*THE TASK:* Retype the text of every item below character for character, leaving the pictures out of your answer.

*INPUT DATA:*
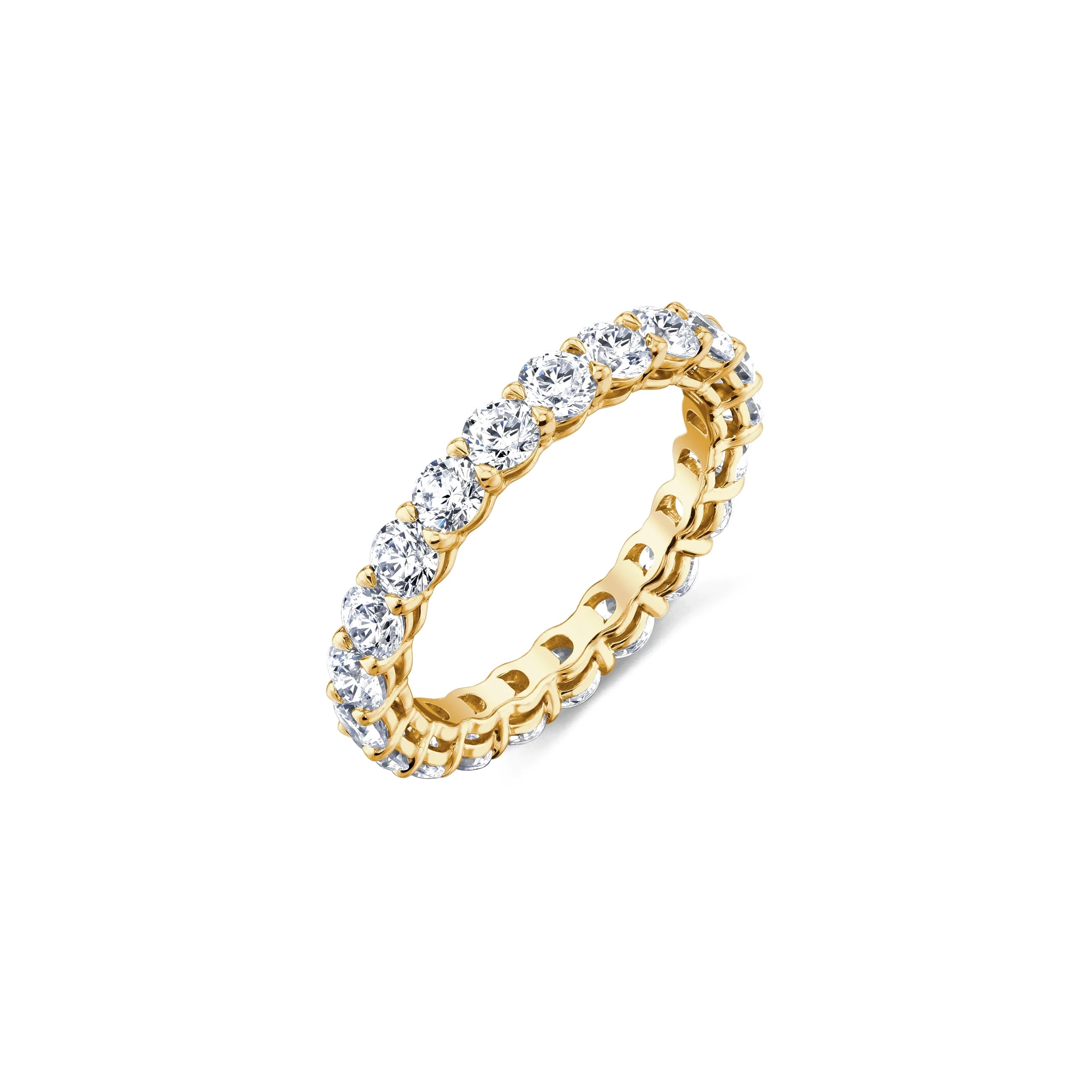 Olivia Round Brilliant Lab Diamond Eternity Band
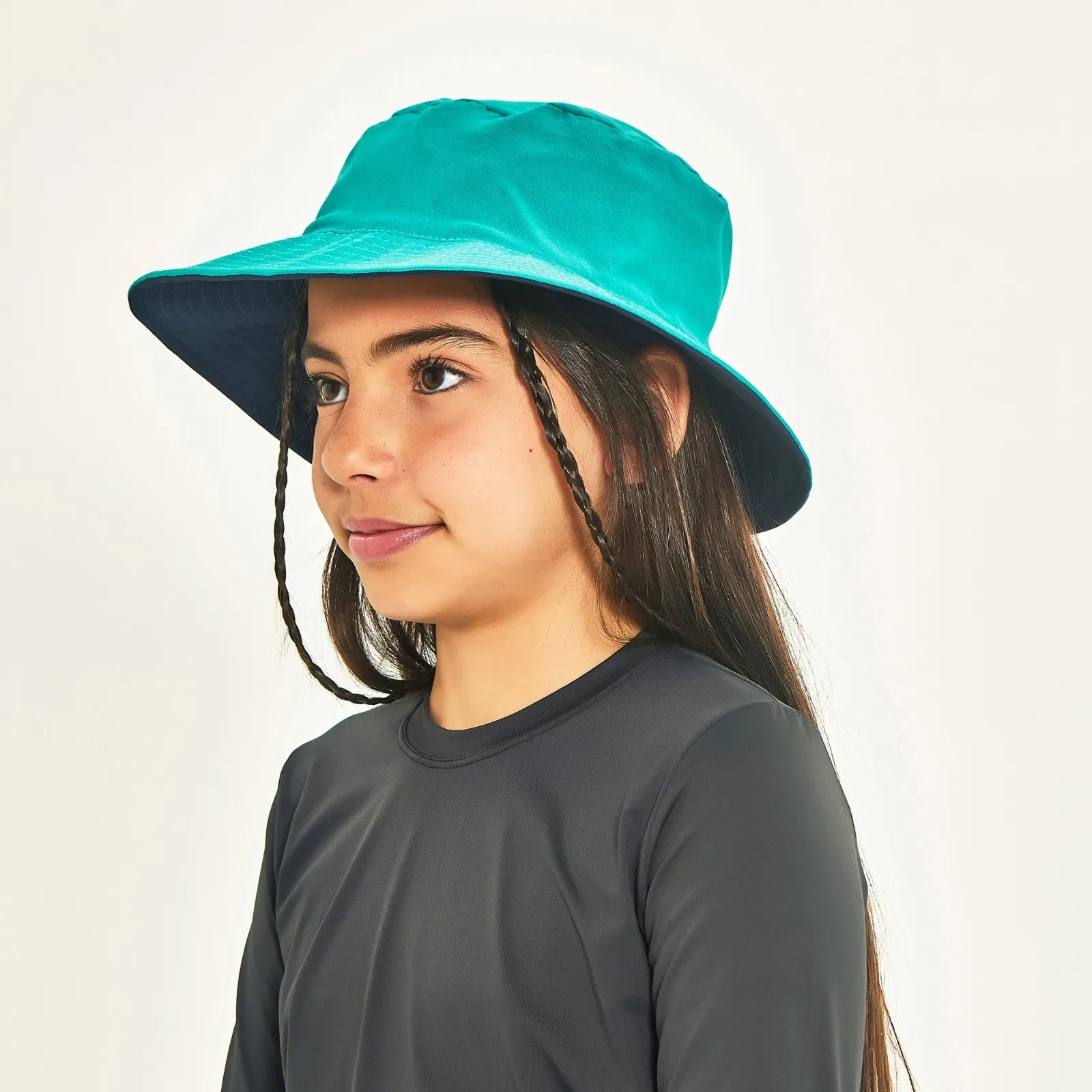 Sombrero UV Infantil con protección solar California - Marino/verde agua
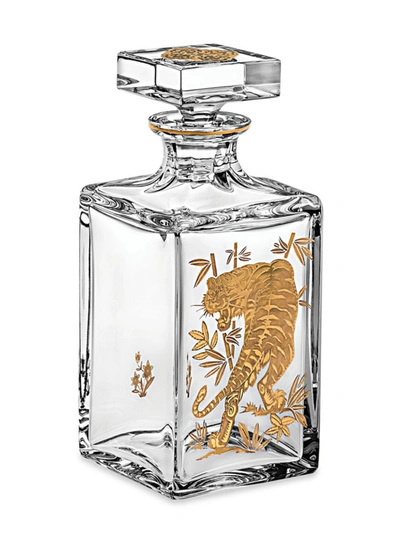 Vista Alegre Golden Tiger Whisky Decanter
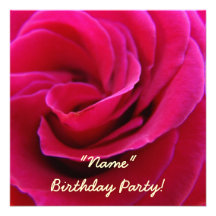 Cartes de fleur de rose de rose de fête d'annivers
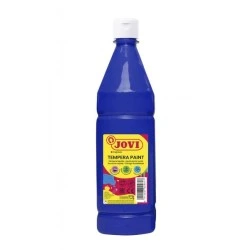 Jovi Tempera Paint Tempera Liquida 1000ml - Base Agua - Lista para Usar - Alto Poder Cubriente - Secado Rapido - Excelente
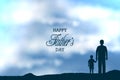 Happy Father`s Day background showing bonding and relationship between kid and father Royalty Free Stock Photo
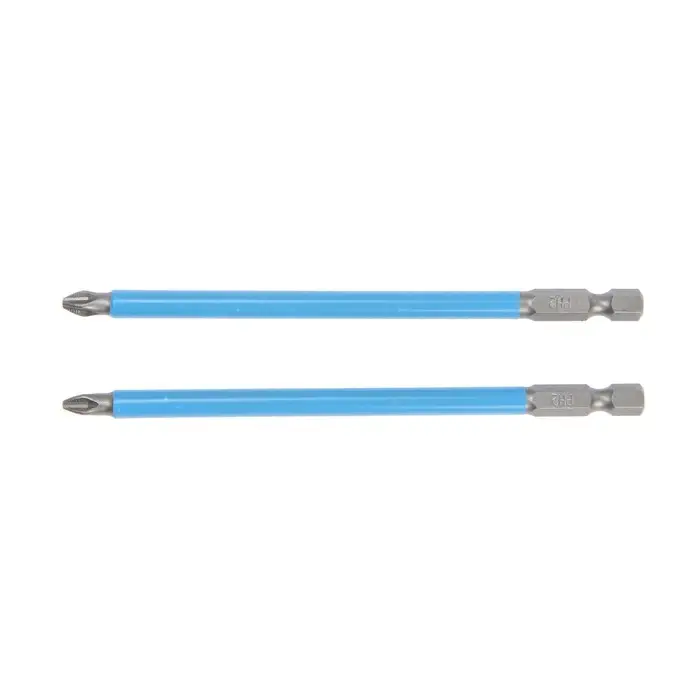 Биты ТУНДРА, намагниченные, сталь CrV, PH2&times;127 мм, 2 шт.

*RESPONSE BOX:*
 Olivia Round Brilliant Lab Diamond Eternity Band
 Sombrero UV Infantil con protección solar California - Marino/verde agua
 Vista Alegre Golden Tiger Whisky Decanter
 Cartes de fleur de rose de rose de fête d'annivers
 Jovi Tempera Paint Tempera Liquida 1000ml - Base Agua - Lista para Usar - Alto Poder Cubriente - Secado Rapido - Excelente
 Happy Father`s Day background showing bonding and relationship between kid and father Royalty Free Stock Photo
 Биты ТУНДРА, намагниченные, сталь CrV, PH2&times;127 мм, 2 шт.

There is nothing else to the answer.